> _WHAT YOU ARE ASKED TO DO_:
Could you output the whole patent excerpt on cosmetic applicators below, word for word?

Start of EXCERPT TO READ

TECHNICAL BACKGROUND

Most of today's cosmetic applicators, in particular such that are in use for lip care or lash care, are of the type "pull out of bottle applicators". Such applicators use an applicator organ that is carried by a stem which itself is fixed to a cap that serves as handle for the user. If not in use, the stem and the applicator organ carried by it are stuck trough a bottle neck into the cosmetic mass stored in the bottle. In order to be used the applicator organ is pulled out of the bottle through a wiper fixed within the bottle neck. The wiper serves for wiping of excess cosmetic mass wetting the applicator organ.

The higher the amount of cosmetic mass is which is kept by the applicator organ after being wiped in a position that allows the subsequent application of said mass, the higher is the applicator organ's mass storing capacity.

This mass storing capacity is an important benchmark for cosmetic applicators. The higher the mass storing capacity of a cosmetic applicator is, the longer it can be used for application of cosmetic mass before the applicator has to be dipped into the mass again in order to pick up some additional mass.

By now one has rather often tried to equip the individual bristles, bristles by bristle, with means for improving cosmetic mass retention in order to award a better mass storing capacity to the applicator. The problem is that providing such means restricted to the individual bristle does not really boost the cosmetic mass storing capacity strikingly.

Another way that is rather often used is to provide grooves or indentations in the jacket of the applicator's core carrying the bristles. The idea behind is that these grooves or indentations can accommodate a certain amount of cosmetic mass each, which will not be wiped away if the applicator organ is pulled through the wiper. However, a considerable problem is how to pick up the stored cosmetic mass from these grooves or indentations again for applying it purposeful - quickly and without problems as soon as the stored cosmetic mass is required for application.

PROBLEM UNDERLYING THE INVENTION

The problem to be solved is to make an applicator organ available which has a clearly enhanced mass storing capacity compared to known applicators and its organs .

THE INVENTIVE SOLUTION

The aforementioned problem is solved by means of the features presented by claim 1.

End of EXCERPT TO READ
Start of LISTING

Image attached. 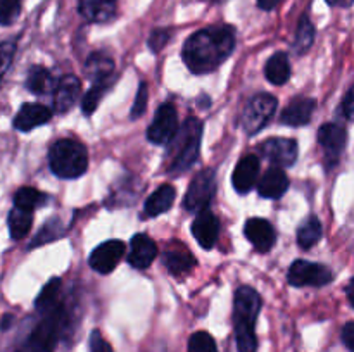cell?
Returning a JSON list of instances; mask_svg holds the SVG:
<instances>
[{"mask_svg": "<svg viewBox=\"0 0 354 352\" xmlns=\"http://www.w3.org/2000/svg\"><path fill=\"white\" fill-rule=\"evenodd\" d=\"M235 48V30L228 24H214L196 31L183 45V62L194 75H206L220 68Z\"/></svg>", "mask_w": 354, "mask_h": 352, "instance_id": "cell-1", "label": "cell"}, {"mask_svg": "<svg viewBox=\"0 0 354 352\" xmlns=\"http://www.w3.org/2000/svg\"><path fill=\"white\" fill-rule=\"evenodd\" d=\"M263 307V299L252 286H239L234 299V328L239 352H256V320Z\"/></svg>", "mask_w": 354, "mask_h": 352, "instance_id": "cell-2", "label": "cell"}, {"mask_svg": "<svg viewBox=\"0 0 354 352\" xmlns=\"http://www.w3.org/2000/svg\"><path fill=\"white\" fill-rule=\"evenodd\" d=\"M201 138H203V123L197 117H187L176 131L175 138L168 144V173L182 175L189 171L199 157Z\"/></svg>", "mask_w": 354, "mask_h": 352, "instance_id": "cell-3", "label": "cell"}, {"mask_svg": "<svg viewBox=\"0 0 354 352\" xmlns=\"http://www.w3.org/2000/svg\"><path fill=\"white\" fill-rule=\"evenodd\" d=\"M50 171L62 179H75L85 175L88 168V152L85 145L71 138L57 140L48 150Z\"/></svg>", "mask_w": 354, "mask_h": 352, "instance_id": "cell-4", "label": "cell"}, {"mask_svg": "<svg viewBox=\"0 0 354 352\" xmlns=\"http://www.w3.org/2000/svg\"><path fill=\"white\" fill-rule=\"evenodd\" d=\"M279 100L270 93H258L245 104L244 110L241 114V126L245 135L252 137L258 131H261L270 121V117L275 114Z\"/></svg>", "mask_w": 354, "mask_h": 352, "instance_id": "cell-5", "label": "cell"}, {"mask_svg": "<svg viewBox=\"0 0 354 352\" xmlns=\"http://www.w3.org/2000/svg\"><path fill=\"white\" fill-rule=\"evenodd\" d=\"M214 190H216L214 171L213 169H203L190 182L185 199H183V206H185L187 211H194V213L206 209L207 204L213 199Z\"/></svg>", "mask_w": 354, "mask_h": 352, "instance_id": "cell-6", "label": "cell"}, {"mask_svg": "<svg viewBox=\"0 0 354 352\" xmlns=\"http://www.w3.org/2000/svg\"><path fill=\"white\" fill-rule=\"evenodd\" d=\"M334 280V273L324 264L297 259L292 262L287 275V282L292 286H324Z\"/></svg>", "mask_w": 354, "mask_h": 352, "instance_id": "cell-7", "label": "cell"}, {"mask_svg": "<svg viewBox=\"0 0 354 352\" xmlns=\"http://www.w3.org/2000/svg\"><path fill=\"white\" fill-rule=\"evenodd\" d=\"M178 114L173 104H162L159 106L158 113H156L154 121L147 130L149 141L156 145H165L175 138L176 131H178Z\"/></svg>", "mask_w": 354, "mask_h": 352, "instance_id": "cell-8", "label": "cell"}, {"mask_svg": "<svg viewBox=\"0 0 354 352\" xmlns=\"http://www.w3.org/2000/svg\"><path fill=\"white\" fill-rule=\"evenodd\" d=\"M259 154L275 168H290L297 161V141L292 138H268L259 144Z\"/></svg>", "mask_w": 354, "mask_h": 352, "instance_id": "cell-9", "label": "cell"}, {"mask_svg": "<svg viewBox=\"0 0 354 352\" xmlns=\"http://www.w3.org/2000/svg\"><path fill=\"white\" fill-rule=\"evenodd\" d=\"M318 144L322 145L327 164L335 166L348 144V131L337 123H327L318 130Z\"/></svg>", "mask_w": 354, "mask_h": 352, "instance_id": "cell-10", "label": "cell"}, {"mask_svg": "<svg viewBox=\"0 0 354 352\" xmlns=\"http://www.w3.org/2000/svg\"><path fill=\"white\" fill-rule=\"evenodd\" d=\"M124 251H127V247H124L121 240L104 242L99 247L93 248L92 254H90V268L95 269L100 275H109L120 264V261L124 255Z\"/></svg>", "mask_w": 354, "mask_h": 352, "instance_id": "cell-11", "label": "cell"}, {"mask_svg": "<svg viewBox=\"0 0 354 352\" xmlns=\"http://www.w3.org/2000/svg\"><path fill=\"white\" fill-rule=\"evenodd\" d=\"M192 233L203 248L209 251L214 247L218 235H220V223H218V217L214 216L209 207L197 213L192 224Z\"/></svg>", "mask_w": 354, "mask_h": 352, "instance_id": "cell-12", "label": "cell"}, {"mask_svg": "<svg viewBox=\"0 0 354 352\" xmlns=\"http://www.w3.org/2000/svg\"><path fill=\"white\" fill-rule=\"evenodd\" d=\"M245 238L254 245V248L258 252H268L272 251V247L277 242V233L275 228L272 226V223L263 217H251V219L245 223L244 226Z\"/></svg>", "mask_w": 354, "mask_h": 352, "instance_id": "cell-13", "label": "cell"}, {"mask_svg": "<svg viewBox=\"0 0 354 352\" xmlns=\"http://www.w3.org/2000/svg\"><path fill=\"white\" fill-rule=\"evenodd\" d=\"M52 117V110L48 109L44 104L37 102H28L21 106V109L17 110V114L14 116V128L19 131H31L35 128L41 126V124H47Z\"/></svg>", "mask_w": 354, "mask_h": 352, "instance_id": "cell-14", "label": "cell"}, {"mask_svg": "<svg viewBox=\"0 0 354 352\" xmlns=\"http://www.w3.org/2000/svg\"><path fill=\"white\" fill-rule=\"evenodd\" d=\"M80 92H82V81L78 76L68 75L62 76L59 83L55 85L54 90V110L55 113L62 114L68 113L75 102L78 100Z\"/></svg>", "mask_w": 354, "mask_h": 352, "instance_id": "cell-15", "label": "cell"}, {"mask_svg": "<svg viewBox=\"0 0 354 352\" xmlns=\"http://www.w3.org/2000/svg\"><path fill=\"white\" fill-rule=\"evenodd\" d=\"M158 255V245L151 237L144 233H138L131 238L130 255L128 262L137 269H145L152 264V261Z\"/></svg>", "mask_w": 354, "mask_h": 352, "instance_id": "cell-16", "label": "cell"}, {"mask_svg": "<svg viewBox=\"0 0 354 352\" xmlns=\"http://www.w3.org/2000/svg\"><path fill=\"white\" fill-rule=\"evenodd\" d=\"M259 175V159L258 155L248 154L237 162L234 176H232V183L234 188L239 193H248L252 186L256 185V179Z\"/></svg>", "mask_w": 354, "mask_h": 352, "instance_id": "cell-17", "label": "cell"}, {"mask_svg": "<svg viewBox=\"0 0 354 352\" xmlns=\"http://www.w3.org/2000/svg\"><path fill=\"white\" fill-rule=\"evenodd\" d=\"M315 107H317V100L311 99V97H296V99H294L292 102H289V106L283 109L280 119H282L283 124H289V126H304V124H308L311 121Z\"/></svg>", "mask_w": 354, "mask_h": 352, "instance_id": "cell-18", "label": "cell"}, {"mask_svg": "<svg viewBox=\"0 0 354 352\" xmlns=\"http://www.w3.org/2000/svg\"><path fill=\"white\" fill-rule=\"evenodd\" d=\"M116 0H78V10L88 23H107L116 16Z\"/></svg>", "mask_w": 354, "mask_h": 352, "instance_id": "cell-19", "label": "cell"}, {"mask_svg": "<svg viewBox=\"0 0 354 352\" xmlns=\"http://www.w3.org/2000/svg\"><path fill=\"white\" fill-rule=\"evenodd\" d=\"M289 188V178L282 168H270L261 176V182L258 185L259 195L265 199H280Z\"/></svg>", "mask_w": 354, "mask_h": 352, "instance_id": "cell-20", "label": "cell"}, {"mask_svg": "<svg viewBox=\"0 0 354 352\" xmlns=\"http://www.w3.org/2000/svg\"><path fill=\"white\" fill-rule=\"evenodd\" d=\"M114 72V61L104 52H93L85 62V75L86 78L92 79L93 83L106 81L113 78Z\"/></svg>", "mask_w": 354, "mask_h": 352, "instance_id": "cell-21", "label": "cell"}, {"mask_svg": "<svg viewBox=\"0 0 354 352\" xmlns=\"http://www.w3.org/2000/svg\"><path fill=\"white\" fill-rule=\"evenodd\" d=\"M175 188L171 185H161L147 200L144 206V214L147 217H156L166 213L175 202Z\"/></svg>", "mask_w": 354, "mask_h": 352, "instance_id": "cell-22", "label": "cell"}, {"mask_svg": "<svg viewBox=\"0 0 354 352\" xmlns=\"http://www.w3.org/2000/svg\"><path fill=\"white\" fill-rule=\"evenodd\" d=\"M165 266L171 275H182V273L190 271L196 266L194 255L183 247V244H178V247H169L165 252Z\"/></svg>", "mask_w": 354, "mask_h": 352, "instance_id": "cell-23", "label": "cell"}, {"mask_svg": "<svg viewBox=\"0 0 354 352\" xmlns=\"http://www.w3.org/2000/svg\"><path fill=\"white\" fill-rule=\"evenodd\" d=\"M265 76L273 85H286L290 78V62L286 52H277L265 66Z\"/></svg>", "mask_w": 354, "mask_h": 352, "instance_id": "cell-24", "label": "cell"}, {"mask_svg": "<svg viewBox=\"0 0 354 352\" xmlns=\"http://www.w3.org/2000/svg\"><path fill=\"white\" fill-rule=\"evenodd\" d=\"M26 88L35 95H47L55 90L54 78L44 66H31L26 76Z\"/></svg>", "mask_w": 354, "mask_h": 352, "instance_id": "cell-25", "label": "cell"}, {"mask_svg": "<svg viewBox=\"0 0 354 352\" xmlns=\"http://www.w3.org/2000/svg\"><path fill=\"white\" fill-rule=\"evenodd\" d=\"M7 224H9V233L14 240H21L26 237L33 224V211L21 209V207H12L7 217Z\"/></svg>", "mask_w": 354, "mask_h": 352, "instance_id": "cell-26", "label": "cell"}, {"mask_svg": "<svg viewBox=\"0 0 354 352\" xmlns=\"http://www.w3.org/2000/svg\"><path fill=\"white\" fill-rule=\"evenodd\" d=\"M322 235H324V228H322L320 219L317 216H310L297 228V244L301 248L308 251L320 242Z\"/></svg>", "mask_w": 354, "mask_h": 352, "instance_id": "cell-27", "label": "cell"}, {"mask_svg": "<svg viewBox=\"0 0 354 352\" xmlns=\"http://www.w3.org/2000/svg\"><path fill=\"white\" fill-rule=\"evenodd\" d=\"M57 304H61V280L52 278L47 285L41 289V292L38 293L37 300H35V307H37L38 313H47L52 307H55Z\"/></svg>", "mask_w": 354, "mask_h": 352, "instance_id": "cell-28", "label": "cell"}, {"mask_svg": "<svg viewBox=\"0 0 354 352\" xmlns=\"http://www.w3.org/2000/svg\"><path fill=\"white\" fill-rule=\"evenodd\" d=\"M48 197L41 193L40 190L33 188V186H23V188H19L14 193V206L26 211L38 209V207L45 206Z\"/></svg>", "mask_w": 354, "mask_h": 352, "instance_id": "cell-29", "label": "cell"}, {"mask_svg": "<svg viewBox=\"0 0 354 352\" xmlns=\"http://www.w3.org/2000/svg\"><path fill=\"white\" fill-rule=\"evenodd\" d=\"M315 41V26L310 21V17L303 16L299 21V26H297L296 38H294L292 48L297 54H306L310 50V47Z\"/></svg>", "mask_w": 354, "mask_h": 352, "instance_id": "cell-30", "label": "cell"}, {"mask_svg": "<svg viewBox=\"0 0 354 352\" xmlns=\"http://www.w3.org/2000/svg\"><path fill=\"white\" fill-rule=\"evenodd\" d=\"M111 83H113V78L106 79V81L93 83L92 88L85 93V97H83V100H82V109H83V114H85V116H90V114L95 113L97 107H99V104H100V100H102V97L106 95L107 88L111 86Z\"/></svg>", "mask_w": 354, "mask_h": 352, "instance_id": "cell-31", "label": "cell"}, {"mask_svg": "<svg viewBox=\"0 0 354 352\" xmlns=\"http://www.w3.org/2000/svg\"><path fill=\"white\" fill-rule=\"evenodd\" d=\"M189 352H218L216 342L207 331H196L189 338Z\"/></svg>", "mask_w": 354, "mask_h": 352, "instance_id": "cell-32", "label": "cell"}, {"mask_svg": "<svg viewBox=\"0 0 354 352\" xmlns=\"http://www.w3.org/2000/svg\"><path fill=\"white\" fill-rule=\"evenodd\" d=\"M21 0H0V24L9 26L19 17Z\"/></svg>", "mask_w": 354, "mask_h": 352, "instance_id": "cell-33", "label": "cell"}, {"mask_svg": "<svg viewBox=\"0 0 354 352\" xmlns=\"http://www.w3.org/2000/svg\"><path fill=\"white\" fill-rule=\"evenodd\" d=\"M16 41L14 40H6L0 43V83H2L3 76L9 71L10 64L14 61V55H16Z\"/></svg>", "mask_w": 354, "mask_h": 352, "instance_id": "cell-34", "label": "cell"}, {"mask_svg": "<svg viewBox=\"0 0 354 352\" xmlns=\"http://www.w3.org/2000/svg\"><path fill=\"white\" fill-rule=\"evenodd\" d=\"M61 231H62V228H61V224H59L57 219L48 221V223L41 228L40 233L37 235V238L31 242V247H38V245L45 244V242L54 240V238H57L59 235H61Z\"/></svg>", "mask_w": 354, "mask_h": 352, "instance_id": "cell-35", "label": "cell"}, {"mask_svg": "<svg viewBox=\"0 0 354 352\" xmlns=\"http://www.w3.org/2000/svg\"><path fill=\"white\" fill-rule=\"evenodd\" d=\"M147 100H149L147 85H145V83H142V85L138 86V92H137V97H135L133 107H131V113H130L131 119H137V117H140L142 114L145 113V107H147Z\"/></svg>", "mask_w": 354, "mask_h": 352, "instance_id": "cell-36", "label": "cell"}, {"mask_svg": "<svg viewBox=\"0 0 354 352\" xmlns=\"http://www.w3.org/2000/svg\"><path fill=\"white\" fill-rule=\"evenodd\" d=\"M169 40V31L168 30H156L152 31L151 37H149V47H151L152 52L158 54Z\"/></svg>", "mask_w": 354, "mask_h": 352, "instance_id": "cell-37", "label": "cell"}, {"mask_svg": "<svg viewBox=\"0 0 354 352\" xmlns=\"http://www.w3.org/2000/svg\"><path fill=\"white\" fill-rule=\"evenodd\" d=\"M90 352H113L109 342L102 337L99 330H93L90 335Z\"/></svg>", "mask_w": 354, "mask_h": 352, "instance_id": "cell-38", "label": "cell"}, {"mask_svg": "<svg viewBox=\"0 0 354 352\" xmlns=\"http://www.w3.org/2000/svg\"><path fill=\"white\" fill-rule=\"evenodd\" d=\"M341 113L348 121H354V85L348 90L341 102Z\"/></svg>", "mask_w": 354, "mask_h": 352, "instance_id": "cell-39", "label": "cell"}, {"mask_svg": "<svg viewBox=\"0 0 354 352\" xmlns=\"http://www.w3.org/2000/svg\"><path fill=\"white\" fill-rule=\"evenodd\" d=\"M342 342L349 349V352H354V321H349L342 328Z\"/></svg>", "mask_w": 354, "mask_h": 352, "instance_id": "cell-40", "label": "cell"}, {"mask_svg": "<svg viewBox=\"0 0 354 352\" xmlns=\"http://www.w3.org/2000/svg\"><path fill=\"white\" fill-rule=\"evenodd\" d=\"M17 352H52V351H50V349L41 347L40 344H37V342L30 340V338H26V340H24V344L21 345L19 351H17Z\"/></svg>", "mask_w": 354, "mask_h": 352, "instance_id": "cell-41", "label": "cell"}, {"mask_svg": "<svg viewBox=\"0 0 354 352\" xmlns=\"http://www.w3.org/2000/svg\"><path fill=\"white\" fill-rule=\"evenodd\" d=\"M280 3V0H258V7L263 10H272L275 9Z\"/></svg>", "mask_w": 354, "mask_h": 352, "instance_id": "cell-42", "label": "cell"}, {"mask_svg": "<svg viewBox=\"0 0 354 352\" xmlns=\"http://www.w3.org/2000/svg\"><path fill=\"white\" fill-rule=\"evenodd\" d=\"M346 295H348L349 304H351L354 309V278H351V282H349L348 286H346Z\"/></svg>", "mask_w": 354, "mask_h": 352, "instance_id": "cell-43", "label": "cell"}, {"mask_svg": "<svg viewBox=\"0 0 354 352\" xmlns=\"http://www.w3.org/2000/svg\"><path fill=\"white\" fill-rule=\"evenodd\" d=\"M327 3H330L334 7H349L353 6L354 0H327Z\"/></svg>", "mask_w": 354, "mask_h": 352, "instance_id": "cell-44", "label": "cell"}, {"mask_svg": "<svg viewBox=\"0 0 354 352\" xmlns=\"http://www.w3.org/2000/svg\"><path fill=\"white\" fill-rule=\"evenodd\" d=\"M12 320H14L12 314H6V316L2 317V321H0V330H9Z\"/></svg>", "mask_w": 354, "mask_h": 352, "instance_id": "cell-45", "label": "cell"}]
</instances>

End of LISTING

> _CORRECT OUTPUT_:
TECHNICAL BACKGROUND

Most of today's cosmetic applicators, in particular such that are in use for lip care or lash care, are of the type "pull out of bottle applicators". Such applicators use an applicator organ that is carried by a stem which itself is fixed to a cap that serves as handle for the user. If not in use, the stem and the applicator organ carried by it are stuck trough a bottle neck into the cosmetic mass stored in the bottle. In order to be used the applicator organ is pulled out of the bottle through a wiper fixed within the bottle neck. The wiper serves for wiping of excess cosmetic mass wetting the applicator organ.

The higher the amount of cosmetic mass is which is kept by the applicator organ after being wiped in a position that allows the subsequent application of said mass, the higher is the applicator organ's mass storing capacity.

This mass storing capacity is an important benchmark for cosmetic applicators. The higher the mass storing capacity of a cosmetic applicator is, the longer it can be used for application of cosmetic mass before the applicator has to be dipped into the mass again in order to pick up some additional mass.

By now one has rather often tried to equip the individual bristles, bristles by bristle, with means for improving cosmetic mass retention in order to award a better mass storing capacity to the applicator. The problem is that providing such means restricted to the individual bristle does not really boost the cosmetic mass storing capacity strikingly.

Another way that is rather often used is to provide grooves or indentations in the jacket of the applicator's core carrying the bristles. The idea behind is that these grooves or indentations can accommodate a certain amount of cosmetic mass each, which will not be wiped away if the applicator organ is pulled through the wiper. However, a considerable problem is how to pick up the stored cosmetic mass from these grooves or indentations again for applying it purposeful - quickly and without problems as soon as the stored cosmetic mass is required for application.

PROBLEM UNDERLYING THE INVENTION

The problem to be solved is to make an applicator organ available which has a clearly enhanced mass storing capacity compared to known applicators and its organs .

THE INVENTIVE SOLUTION

The aforementioned problem is solved by means of the features presented by claim 1.